2 NaClO2 + Cl2 → 2 ClO2 + 2 NaCl

Crystalline sodium chlorite exhibits slight hygroscopicity without caking. It requires alkaline stabilization for long-term storage. Heating to 180–200 °C causes partial decomposition to sodium chlorate and sodium chloride or complete decomposition to sodium chloride and oxygen.

Table 2 shows some physical properties of sodium chlorite.

Table 2: Physical Properties of Sodium Chlorite
Property Value
Chemical formula NaClO2
Molar mass 90.442 g/mol (anhydrous)
144.487 g/mol (trihydrate)
Appearance white solid
Odor odorless
Density 2.468 g/cm3
Melting point Anhydrous: decomposes at 180–200 °C
Trihydrate: decomposes at 38 °C
Solubility in water 75.8 g/100 mL (25 °C)
122 g/100 mL (60 °C)
Solubility slightly soluble in methanol, ethanol
pKa 10-11
Enthalpy of formation -307.0 kJ/mol

2. Industrial Production of Sodium Chlorite

Sodium chlorite is produced by the reaction of chlorine dioxide with sodium hydroxide:

2 ClO2 + 2 NaOH → NaClO2 + NaClO3 + H2O

Sodium chlorite and sodium chlorate share similar water solubilities, making their separation challenging. The current industrial process relies on the absorption of chlorine dioxide in a sodium hydroxide solution with simultaneous chlorate reduction to chlorite using a suitable reducing agent, such as hydrogen peroxide:

2 ClO2 + 2 NaOH + H2O2 → 2 NaClO2 + 2 H2O + O2

This process yields a 33 wt% sodium chlorite solution. After processing steps, a dry solid containing approximately 80 wt% sodium chlorite and stabilizers is obtained.

While numerous complex chlorites have been synthesized, only sodium chlorite has significant commercial value.

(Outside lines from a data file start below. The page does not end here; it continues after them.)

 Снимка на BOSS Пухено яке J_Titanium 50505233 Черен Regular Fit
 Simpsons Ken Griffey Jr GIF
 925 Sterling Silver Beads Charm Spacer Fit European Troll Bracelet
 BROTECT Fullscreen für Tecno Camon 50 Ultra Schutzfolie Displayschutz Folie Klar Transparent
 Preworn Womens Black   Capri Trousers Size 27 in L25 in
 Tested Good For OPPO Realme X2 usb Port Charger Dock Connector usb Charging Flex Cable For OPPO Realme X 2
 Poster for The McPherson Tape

Attempts to produce sodium chlorite by electrolysis, similar to the methods used for hypochlorite and chlorate, have been unsuccessful. Synthesis from chlorine dioxide and sodium amalgam proved unviable due to difficulties in controlling redox potential and pH. Other proposed methods for direct chlorine dioxide reduction lacked efficiency.

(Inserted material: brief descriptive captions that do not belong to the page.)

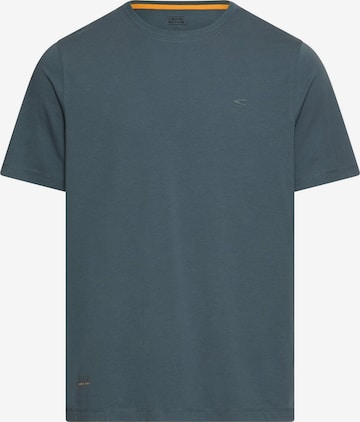CAMEL ACTIVE Shirt 'FleXXXactive' in Blue: front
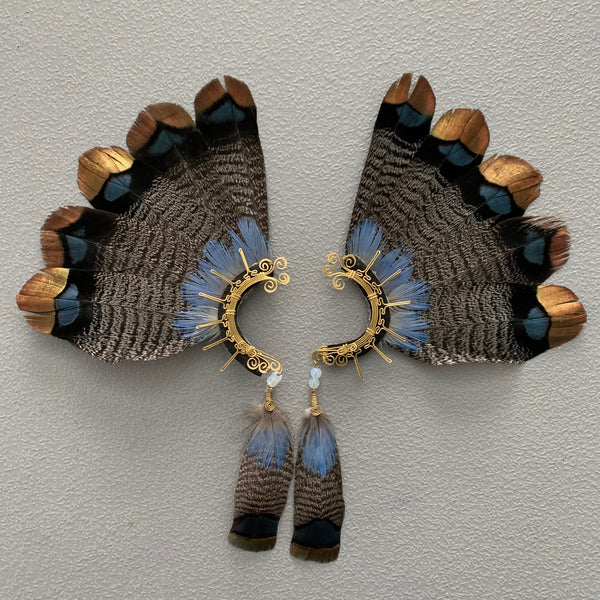 Feather wing Earrings 179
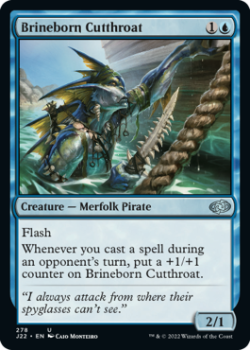 Brineborn Cutthroat single card from Magic the Gathering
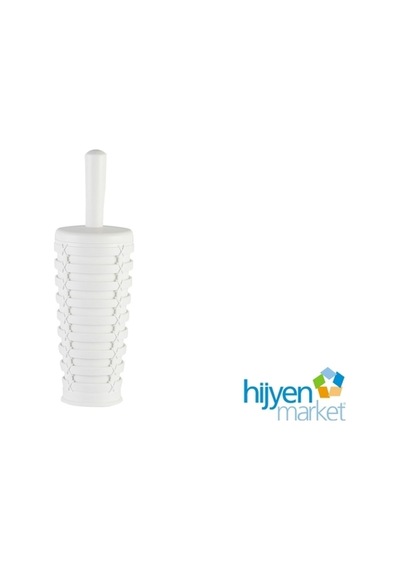 Primanova Palm   Klozet Fırçası Beyaz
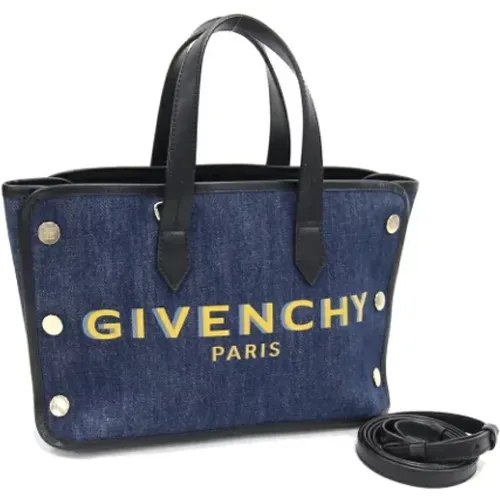 Pre-owned Denim schultertasche - Givenchy Pre-owned - Modalova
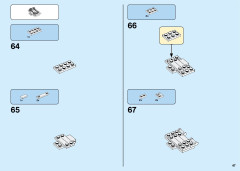 LEGO 31108 instructions page 47 – build guide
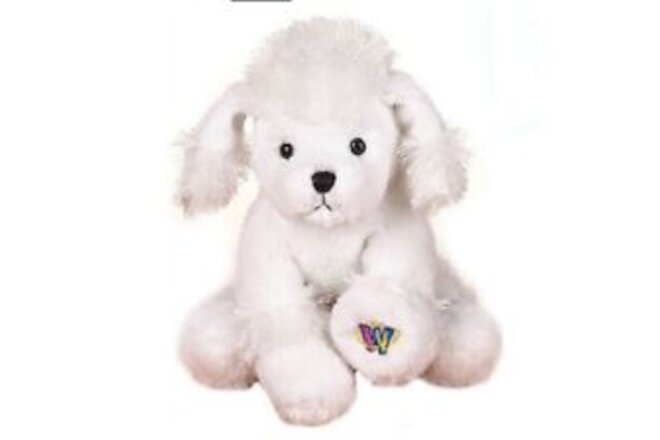 Webkinz White Poodle, Very Rare! Brand New With Unused Code Retired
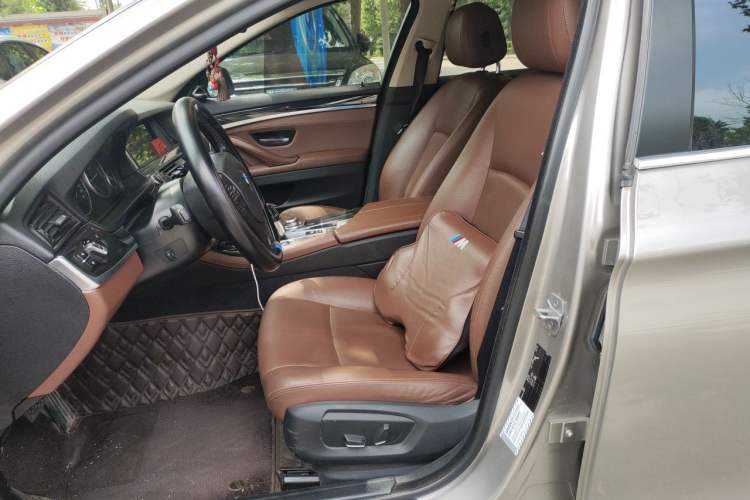 Used BMW 5 Series 2014 520Li Elegant Model Left Front Seat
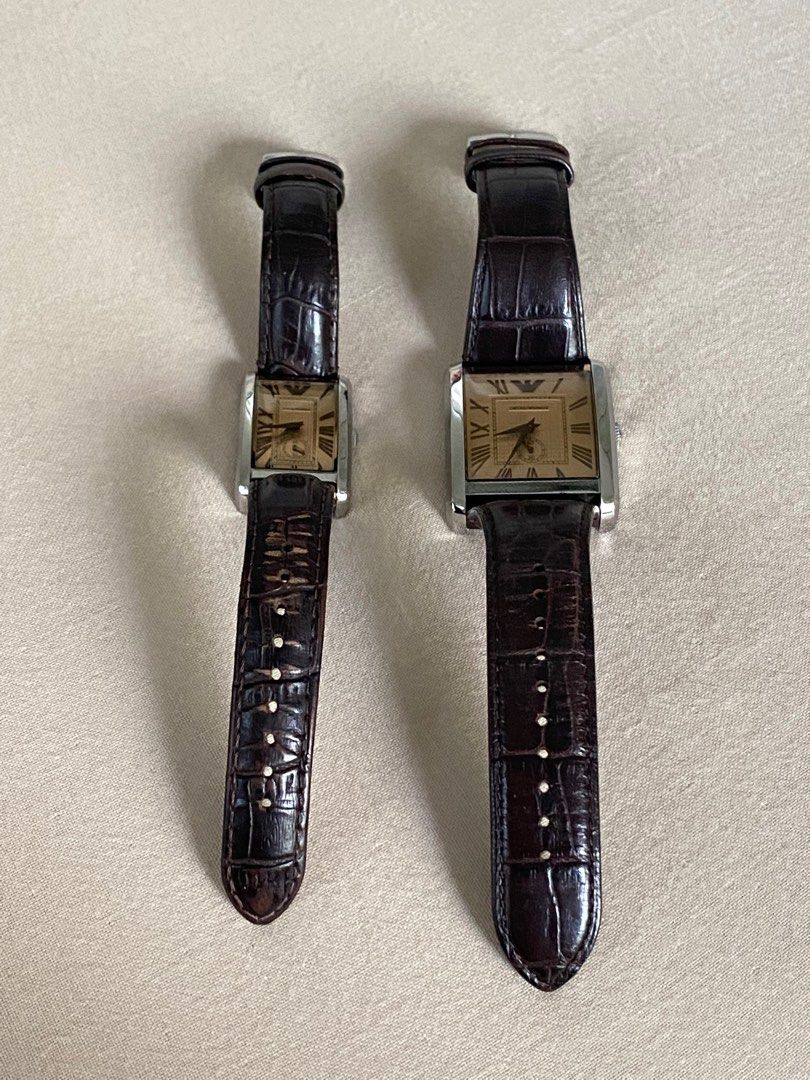 Emporio Armani Vintage Watch Luxury Watches on Carousell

3. Uses of Sodium Chlorite

Sodium chlorite is used as a highly effective bleaching agent due to its specific oxidation potential. Unlike other bleaching agents, it allows for controlled bleaching processes, making it useful in the textile industry.

It can be used as a precursor for small-scale chlorine dioxide production.

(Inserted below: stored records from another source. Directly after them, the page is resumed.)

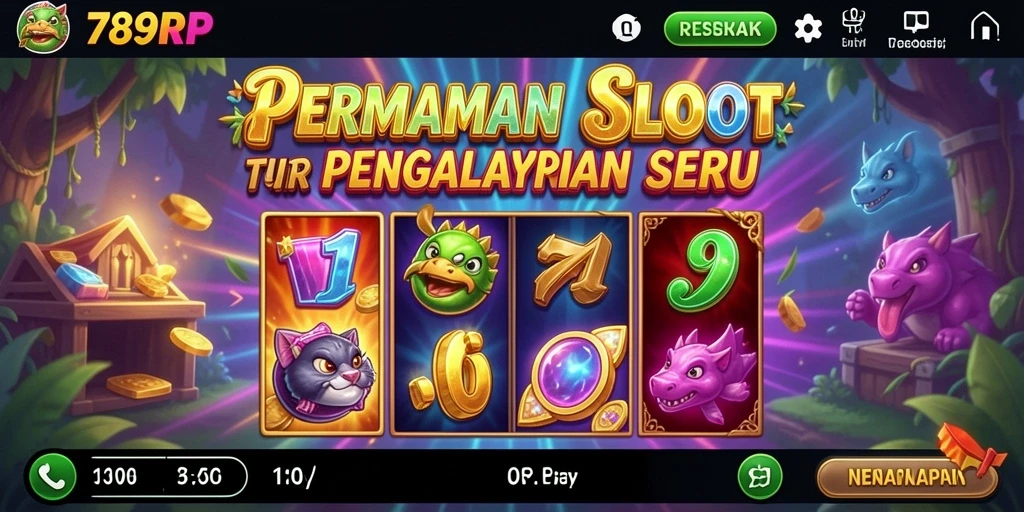 Screenshot gameplay 789RP yang menarik dan seru.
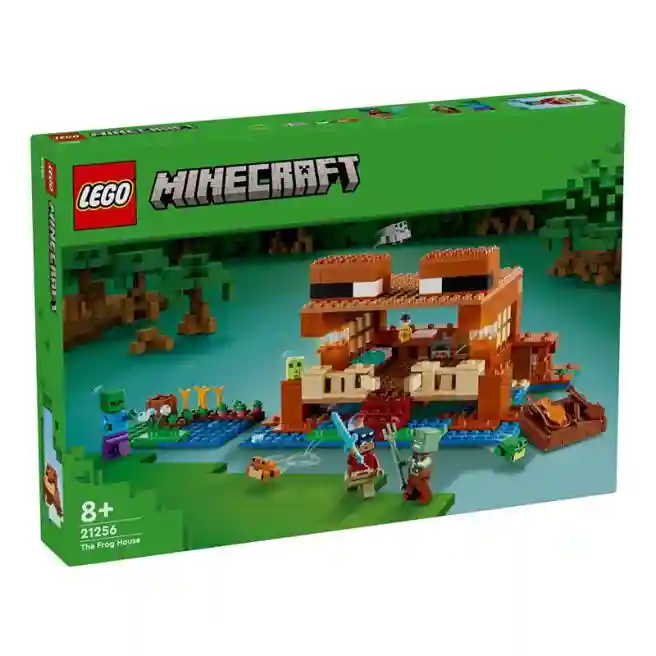 Конструктор LEGO Minecraft Лягушачий дом, арт. 21256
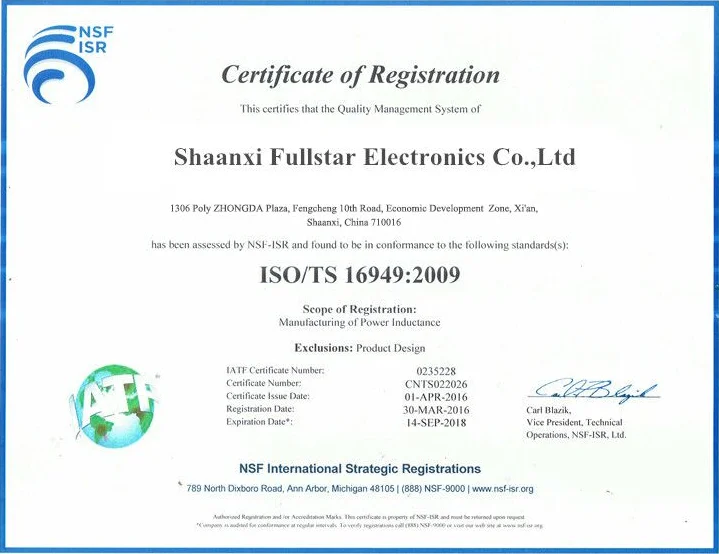 Custom Ferrite Core Winding Coil Choke Toroidal Inductor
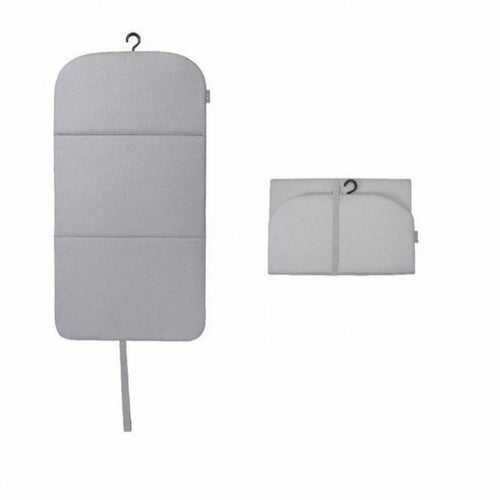 Tri-Fold Ironing Pad Foldable Ironing Pad with Hook Compact for Apartments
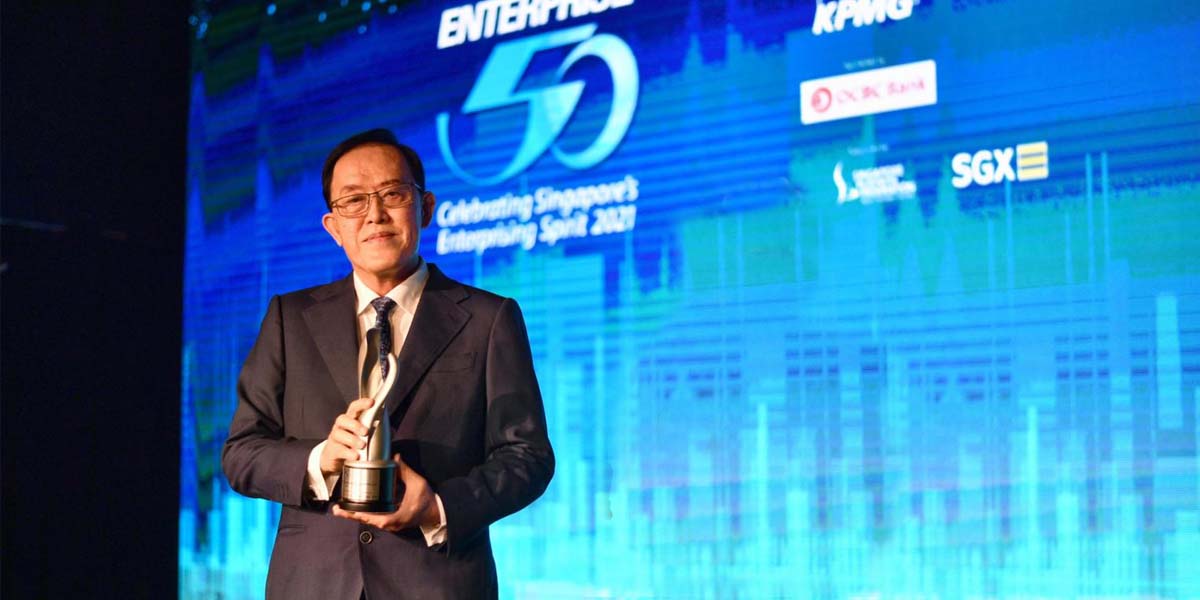 Security guards firm takes top enterprise award for quick response to Covid-19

Some of the common uses of sodium chlorite are:

  • Disinfectant in a variety of applications, including drinking water treatment, food processing, and industrial settings.
  • Bleaching agent in the pulp and paper industry and in textile bleaching.
  • In some countries, sodium chlorite is used as a food additive to prevent the growth of bacteria.
  • Low concentrations of sodium chlorite are used in some mouthwashes and toothpastes as an antimicrobial agent.